Sunday, October 30, 2011

Enterprise Architecture Frameworks for the knowledge economy?


(Warning: This post is basically me thinking out loud, it may not have a conclusion) 

Out there in the blogosphere, the most common argument about EA is between those that think EA is about architecting the whole enterprise and those that prefer a more IT centric view. I've always felt that this rather pointless, navel-gazing argument has distracted our profession from more relevant discussions about how EA can deliver value.

One thing that I have felt for some time, is that EA frameworks are often primarily derived from or based on commercial manufacturing models. Further, they usually have a strong flavor of operating excellence over customer intimacy or product leadership (See "Discipline of the Market Makers" by Michael Treacy and Fred Wiersema).

So I am always on the lookout for frameworks that appreciate other viewpoints that may be useful for delivering value using EA. Examples:



Even though there are examples of frameworks using different viewpoints from the commercial, manufacturing, operating excellence viewpoint; I am yet to really see a framework that is built from the ground up, to focus on a knowledge-business rather than a manufacturing-business.

RAW DATA:
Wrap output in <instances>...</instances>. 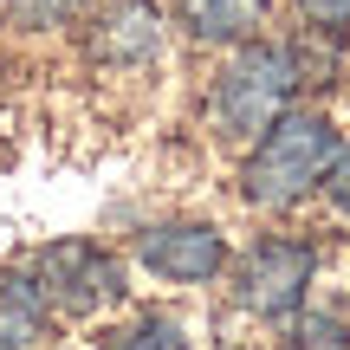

REQUIRED ACTIONS:
1. According to the blog post about enterprise architecture frameworks, what are EA frameworks often primarily derived from or based on?
2. For each statement, say whether it agrees with the blog post about enterprise architecture frameworks, and quote the words that decide it. (a) The most common argument about EA is between a whole-enterprise view and an IT-centric view. (b) The writer has already seen a framework built from the ground up to focus on a knowledge-business. (c) EA frameworks usually favor customer intimacy over operating excellence.

THE ANSWERS:
1. Commercial manufacturing models.

2.
(a) Yes: "the most common argument about EA is between those that think EA is about architecting the whole enterprise and those that prefer a more IT centric view"
(b) No: "I am yet to really see a framework that is built from the ground up, to focus on a knowledge-business rather than a manufacturing-business"
(c) No: "they usually have a strong flavor of operating excellence over customer intimacy or product leadership"